REQUIREMENT: Reproduce the records that follow without alteration, apart from removing the pictures.
(PROVIDED DATA)
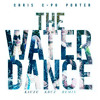 The Water Dance (Kauze Kruz Bootleg Remix)- Chris C-Po Porter #Free Dl#
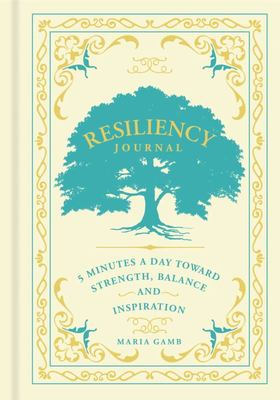 Resiliency Journal - 5 Minutes a Day Toward Strength, Balance, and Inspiration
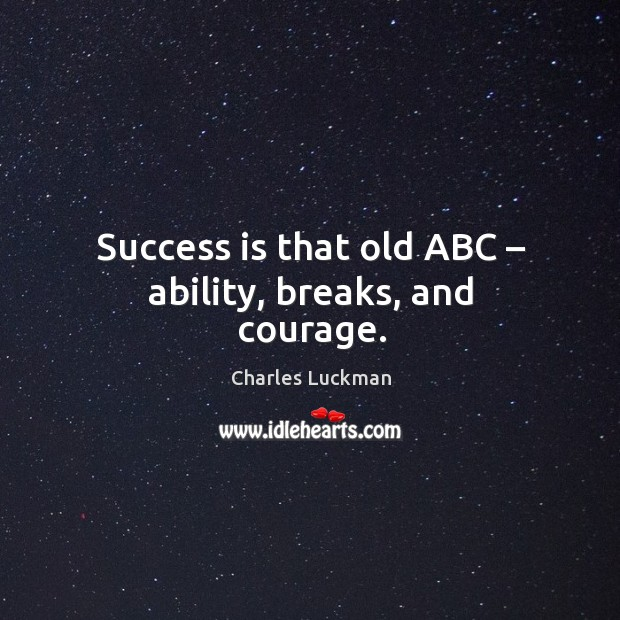 Success is that old abc – ability, breaks, and courage. Image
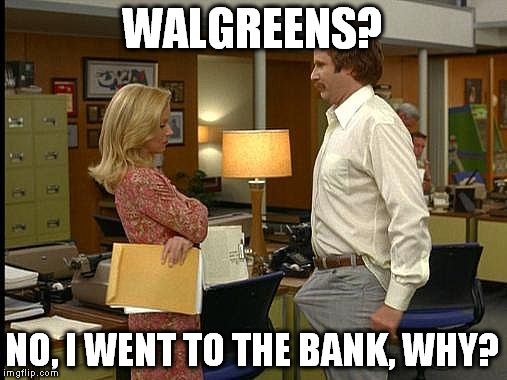WALGREENS? NO, I WENT TO THE BANK, WHY? | made w/ Imgflip meme maker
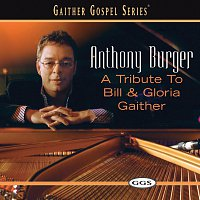 Anthony Burger – A Tribute To Bill And Gloria Gaither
(End PROVIDED DATA)
WRITTEN ANSWER:
 The Water Dance (Kauze Kruz Bootleg Remix)- Chris C-Po Porter #Free Dl#
 Resiliency Journal - 5 Minutes a Day Toward Strength, Balance, and Inspiration
 Success is that old abc – ability, breaks, and courage. Image
WALGREENS? NO, I WENT TO THE BANK, WHY? | made w/ Imgflip meme maker
 Anthony Burger – A Tribute To Bill And Gloria Gaither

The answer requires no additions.